La SCI VENUS indique que la SARL PS1 entend obtenir l’annulation du commandement de payer visant la clause résolutoire notifiée le 23 mai 2022, afin de remettre en cause le bénéfice de cette clause résolutoire visée dans le bail et dans la procédure d’expulsion lancée le 25 juillet 2023. Elle indique que par ordonnance du 30 mars 2023, le juge des référés a accordé à la SCI VENUS une provision sur loyer, le bénéfice de la clause résolutoire prévue au bail du 29 mai 2008 en cas de non règlement de ses condamnations. Selon elle, l’ordonnance de référé est passée en force de chose jugée et le SARL PS1 conteste la possibilité d’invoquer la nullité du commandement de payer du 23 mai 2022, sur la base duquel la clause résolutoire a été acquise. Elle se prévaut encore du jugement rendu par le juge de l’exécution le 14 novembre 2023, ayant rejeté la demande d’annulation du commandement de quitter les lieux et ayant accordé un délai d’un an pour quitter les lieux.
Selon l’article 488, alinéa 1er du code de procédure civile, l’ordonnance de référé n’a pas au principal l’autorité de la chose jugée.

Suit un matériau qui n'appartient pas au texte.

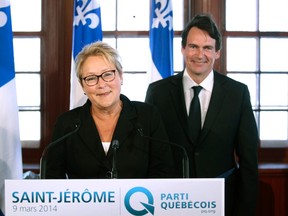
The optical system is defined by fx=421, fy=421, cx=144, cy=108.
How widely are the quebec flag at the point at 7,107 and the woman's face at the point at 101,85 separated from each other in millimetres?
1224

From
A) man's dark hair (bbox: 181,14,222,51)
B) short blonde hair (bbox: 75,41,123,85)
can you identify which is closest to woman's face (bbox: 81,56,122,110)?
short blonde hair (bbox: 75,41,123,85)

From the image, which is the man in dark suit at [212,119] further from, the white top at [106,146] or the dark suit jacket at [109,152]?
the white top at [106,146]

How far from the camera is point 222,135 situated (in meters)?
2.01

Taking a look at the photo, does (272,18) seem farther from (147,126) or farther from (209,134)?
(147,126)

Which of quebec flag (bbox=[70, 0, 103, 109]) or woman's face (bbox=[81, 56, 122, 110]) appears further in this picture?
quebec flag (bbox=[70, 0, 103, 109])

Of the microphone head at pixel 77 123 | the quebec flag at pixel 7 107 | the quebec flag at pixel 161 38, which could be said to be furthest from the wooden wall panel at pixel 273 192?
the microphone head at pixel 77 123

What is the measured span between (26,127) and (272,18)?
2.10 meters

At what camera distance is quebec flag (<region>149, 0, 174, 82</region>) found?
294cm

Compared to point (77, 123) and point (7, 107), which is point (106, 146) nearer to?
point (77, 123)

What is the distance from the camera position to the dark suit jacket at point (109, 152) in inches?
64.7

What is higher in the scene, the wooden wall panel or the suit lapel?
the suit lapel

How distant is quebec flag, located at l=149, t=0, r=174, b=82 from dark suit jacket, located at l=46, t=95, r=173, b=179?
1.21m

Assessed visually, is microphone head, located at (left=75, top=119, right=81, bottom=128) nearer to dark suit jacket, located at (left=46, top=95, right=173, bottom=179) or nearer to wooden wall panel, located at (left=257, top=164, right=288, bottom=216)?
dark suit jacket, located at (left=46, top=95, right=173, bottom=179)

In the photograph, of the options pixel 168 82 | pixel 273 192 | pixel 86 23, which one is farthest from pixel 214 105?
pixel 273 192
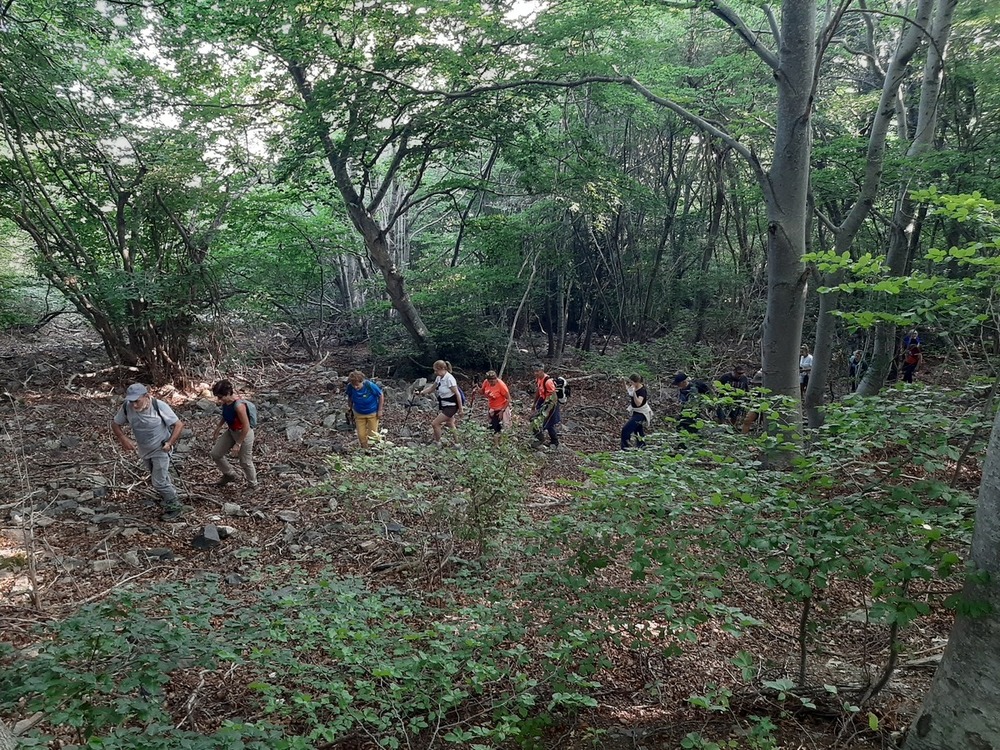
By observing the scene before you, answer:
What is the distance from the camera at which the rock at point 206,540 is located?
599 cm

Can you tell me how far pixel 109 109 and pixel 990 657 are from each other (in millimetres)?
14393

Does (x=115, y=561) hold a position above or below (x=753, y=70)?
below

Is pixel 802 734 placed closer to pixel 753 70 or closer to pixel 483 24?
pixel 483 24

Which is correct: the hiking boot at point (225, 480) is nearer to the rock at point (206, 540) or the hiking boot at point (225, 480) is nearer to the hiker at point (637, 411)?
the rock at point (206, 540)

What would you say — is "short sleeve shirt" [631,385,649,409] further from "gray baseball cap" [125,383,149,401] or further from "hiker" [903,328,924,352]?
"gray baseball cap" [125,383,149,401]

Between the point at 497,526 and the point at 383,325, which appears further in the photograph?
the point at 383,325

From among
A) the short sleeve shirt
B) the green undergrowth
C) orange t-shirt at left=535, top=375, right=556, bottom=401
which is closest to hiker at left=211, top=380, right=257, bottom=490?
the green undergrowth

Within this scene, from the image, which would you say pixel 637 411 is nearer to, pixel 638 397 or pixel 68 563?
pixel 638 397

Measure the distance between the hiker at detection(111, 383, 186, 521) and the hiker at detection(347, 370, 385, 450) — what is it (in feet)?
7.87

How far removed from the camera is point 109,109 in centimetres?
1127

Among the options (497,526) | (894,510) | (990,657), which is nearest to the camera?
(990,657)

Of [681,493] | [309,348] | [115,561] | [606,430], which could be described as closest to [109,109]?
[309,348]

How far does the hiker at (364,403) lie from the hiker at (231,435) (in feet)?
4.84

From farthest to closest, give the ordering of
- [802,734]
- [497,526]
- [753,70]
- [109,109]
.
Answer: [753,70] → [109,109] → [497,526] → [802,734]
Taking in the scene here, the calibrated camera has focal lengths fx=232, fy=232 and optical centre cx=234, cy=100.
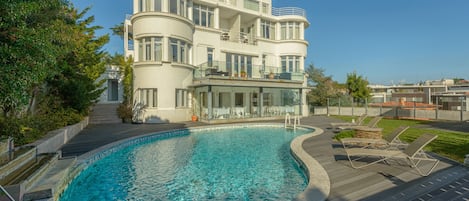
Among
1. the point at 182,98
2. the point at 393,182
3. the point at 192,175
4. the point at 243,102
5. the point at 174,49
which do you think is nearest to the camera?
the point at 393,182

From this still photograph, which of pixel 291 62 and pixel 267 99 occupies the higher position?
pixel 291 62

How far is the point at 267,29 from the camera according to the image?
1057 inches

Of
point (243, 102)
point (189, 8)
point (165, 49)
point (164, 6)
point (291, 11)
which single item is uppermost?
point (291, 11)

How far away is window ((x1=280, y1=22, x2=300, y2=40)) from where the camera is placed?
2705 centimetres

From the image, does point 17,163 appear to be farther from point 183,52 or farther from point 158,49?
point 183,52

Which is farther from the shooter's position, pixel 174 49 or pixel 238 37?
pixel 238 37

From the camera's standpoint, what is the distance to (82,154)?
8.10 m

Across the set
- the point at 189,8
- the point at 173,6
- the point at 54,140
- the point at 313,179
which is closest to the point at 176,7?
the point at 173,6

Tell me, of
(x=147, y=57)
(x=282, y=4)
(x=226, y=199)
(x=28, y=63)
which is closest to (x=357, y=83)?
(x=282, y=4)

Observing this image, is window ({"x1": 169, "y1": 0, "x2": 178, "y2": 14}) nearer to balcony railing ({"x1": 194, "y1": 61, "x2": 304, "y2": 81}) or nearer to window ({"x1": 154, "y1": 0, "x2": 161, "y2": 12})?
window ({"x1": 154, "y1": 0, "x2": 161, "y2": 12})

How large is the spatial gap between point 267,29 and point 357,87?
16244 millimetres

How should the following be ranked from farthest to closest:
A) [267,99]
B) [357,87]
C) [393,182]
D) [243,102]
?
[357,87] < [267,99] < [243,102] < [393,182]

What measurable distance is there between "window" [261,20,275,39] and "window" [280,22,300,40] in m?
1.09

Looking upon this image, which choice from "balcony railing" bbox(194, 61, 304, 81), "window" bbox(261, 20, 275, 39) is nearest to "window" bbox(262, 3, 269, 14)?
"window" bbox(261, 20, 275, 39)
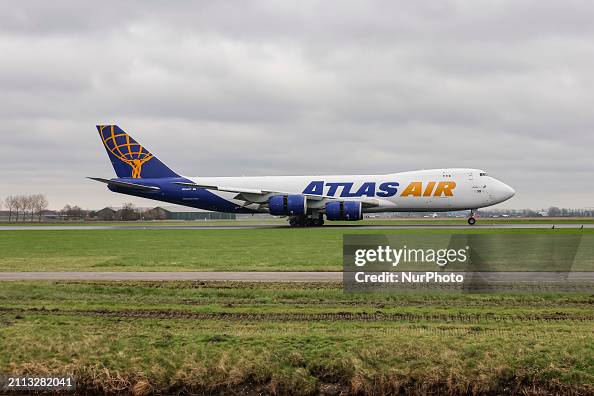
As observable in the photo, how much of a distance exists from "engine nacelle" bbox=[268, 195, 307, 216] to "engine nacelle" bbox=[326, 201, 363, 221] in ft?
7.28

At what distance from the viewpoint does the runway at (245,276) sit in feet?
59.0

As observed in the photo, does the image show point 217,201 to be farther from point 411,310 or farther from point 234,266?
point 411,310

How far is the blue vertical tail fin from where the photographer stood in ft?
193

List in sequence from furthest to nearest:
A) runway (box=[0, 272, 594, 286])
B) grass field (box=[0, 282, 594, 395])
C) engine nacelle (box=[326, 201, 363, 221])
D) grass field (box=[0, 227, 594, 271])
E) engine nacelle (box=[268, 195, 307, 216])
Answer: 1. engine nacelle (box=[268, 195, 307, 216])
2. engine nacelle (box=[326, 201, 363, 221])
3. grass field (box=[0, 227, 594, 271])
4. runway (box=[0, 272, 594, 286])
5. grass field (box=[0, 282, 594, 395])

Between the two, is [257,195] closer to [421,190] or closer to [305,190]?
[305,190]

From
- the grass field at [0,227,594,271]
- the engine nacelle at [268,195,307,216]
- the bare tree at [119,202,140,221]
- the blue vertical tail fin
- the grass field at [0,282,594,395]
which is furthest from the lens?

L’autorité de la chose jugée n’a lieu qu’à l’égard de ce qui a été jugé. Or le juge des référés n’étant pas saisi du principal, il n’a pas à en juger. L’autorité de la décision est limitée de ce chef. Elle s’impose en référé, non au principal.

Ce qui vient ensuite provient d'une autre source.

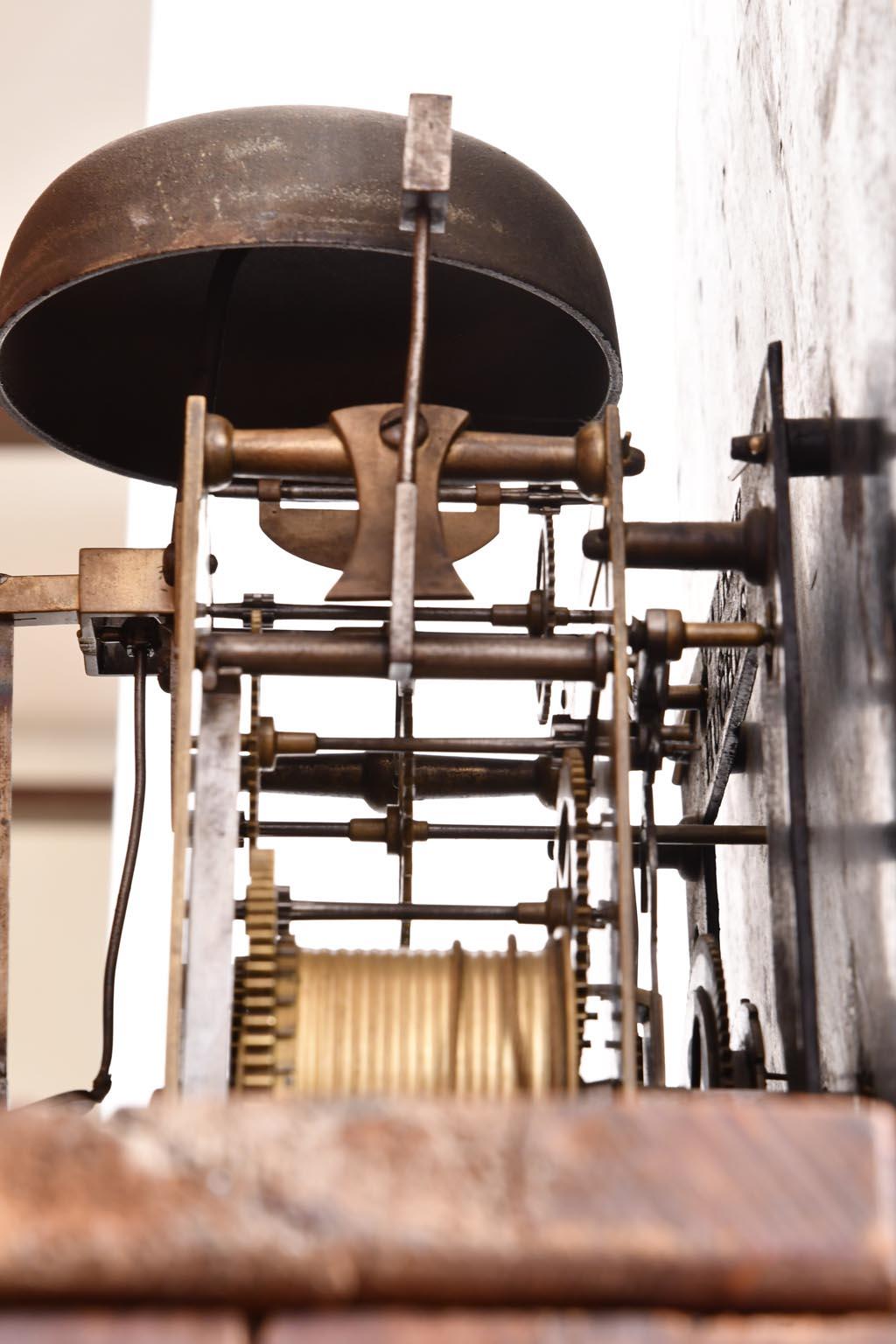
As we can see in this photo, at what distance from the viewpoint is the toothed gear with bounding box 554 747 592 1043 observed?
117 cm

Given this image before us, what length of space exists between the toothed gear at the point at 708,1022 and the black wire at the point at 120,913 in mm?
508

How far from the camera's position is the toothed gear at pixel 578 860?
46.1 inches

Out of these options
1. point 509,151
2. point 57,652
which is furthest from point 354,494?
point 57,652

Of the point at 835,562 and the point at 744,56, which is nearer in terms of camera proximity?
the point at 835,562

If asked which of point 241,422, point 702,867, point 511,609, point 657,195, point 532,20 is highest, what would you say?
point 532,20

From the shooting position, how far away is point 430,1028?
1.12 metres

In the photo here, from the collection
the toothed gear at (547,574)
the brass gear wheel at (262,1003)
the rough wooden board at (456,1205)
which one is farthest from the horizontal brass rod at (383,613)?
the rough wooden board at (456,1205)

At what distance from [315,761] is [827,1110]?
0.97 meters

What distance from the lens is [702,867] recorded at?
5.95ft

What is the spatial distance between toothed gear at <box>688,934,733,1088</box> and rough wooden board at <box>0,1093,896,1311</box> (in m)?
0.80

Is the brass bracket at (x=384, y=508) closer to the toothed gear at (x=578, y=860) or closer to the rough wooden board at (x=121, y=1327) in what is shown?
the toothed gear at (x=578, y=860)

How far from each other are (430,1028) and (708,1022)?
448 millimetres

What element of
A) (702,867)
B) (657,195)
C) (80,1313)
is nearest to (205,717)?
(80,1313)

Cela signifie que les parties peuvent saisir le juge du principal de la même chose sans se heurter à la fin de non-recevoir tirée de la chose jugée. Ainsi, même si le juge des référés constate l’acquisition de la clause résolutoire et décide de l’expulsion du locataire, cette décision n’a pas l’autorité de la chose jugée au principal. Le locataire peut contester au principal l’acquisition de la clause résolutoire et l’ordre de déguerpir. Il est ainsi recevable à contester la validité du commandement de payer visant la clause résolutoire, moyen qui excède la saisine du juge des référés. Cela ne signifie pas pour autant que le juge du fond ne devra pas tenir compte de l’ordonnance rendue en référés et du fait que le locataire a déjà bénéficié de délais accordés par le juge des référés et qu’il n’a pas respecté l’échéancier ainsi fixé. Si l’ordonnance de référé n’a pas autorité de chose jugée au principal, cela ne veut pas dire qu’elle n’a pas autorité relativement aux mesures ordonnées qui ne touchent pas au principal, tels que les délais de grâce.

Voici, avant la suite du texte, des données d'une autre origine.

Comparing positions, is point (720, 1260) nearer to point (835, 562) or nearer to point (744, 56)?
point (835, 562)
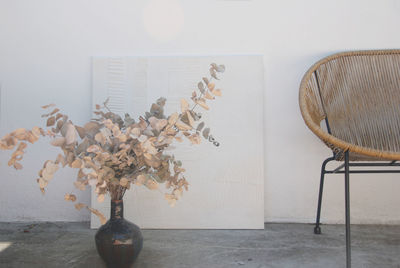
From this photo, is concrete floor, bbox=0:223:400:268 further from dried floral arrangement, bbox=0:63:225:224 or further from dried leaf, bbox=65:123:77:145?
dried leaf, bbox=65:123:77:145

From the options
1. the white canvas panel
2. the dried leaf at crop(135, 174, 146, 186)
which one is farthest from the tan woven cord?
the dried leaf at crop(135, 174, 146, 186)

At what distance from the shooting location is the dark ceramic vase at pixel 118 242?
132cm

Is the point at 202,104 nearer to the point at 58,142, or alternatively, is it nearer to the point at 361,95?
A: the point at 58,142

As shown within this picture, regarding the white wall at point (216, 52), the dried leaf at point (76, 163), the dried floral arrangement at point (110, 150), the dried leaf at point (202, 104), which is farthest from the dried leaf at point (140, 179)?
the white wall at point (216, 52)

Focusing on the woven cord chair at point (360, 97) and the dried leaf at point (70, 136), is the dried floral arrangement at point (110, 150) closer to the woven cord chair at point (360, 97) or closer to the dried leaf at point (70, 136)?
the dried leaf at point (70, 136)

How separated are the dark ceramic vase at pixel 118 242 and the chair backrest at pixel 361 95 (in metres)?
1.08

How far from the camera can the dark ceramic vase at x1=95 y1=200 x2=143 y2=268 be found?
132 centimetres

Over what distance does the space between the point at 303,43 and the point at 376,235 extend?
1.07 metres

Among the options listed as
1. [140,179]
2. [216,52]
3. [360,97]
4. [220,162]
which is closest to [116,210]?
[140,179]

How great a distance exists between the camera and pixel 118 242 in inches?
51.8

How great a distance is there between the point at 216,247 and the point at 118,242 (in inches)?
19.9

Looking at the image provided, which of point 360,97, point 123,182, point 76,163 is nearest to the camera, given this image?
point 76,163

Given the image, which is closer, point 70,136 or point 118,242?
point 70,136

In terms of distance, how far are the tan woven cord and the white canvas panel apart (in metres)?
0.33
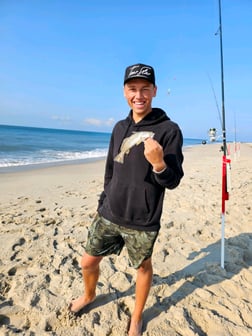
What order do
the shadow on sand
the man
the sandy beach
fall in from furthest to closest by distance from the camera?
the shadow on sand, the sandy beach, the man

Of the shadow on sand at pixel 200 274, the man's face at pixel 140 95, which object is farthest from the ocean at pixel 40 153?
the man's face at pixel 140 95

Sous cette réserve, les demandes de la SARL PS1 ne se heurtent pas à l’autorité de la chose jugée en référé et sont recevables.
Sur l’indemnisation fondée sur la procédure abusive
La SCI VENUS sollicite l’indemnisation de la somme de 5000 euros, au titre du préjudice subi du fait de la procédure abusive engagée par la SARL PS1.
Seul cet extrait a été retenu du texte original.